# [Greenfoot] Zugriff auf Subclass von Actor in Subclass von World



## Domi741 (20. Dez 2011)

Hallo,

ich habe hier in der Klasse "Actor" eine Subklasse "Walk" sowie eine Subklasse "City" in der Klasse "World".

Nun möchte ich in der Subklasse "City" auf die Subklasse "Walk" zugreifen, genauer gesagt auf die Methoden "getXPos()" und "getYPos()".

Wie kann ich das realisieren?

Lg Dominic


----------



## Michael... (20. Dez 2011)

Domi741 hat gesagt.:


> Nun möchte ich in der Subklasse "City" auf die Subklasse "Walk" zugreifen, genauer gesagt auf die Methoden "getXPos()" und "getYPos()".
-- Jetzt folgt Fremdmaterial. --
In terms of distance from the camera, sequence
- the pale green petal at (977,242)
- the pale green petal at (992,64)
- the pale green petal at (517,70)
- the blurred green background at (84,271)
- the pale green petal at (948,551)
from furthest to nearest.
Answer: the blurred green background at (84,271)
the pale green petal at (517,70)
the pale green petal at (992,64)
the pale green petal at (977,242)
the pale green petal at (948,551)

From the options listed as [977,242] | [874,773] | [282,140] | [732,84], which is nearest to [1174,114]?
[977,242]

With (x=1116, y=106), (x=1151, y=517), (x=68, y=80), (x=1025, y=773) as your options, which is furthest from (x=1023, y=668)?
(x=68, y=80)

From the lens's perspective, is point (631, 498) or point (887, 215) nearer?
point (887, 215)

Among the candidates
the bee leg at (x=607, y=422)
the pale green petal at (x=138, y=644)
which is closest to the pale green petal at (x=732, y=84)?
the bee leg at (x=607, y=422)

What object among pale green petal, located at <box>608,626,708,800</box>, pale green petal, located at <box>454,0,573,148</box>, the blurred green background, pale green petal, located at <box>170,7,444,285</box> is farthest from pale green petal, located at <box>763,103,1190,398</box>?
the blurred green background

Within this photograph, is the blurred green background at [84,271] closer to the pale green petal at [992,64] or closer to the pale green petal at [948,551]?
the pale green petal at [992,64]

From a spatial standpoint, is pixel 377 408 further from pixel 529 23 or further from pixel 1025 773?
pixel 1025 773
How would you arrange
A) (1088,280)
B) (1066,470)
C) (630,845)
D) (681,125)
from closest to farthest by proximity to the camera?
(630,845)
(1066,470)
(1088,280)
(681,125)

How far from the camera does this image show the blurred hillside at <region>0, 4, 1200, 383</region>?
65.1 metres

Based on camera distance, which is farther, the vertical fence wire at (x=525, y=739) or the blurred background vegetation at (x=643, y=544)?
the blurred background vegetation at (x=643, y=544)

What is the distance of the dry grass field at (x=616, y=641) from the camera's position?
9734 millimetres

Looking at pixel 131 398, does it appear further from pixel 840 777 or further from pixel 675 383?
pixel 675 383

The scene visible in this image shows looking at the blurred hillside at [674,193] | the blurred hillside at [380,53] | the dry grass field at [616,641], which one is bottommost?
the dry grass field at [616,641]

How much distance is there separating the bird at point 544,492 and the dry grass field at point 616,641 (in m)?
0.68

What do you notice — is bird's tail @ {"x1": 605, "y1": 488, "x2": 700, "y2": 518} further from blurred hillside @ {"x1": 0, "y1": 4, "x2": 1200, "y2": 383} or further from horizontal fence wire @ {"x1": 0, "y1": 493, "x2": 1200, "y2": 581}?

Ich nehme mal an es geht hier nicht um die Klassen sondern die daraus gebildeten Objekte:
Ganz allgemein muss das Objekt vom Typ City eine Referenz auf das Objekt vom Typ Walk besitzen. Diese Referenz könnte von einem anderen Objekt/ einer anderen Klasse die beide Objekte kennt übergeben werden.


----------



## Domi741 (20. Dez 2011)

Michael... hat gesagt.:


> Ich nehme mal an es geht hier nicht um die Klassen sondern die daraus gebildeten Objekte:


Ja sry, das meinte ich 



Michael... hat gesagt.:


> Ganz allgemein muss das Objekt vom Typ City eine Referenz auf das Objekt vom Typ Walk besitzen. Diese Referenz könnte von einem anderen Objekt/ einer anderen Klasse die beide Objekte kennt übergeben werden.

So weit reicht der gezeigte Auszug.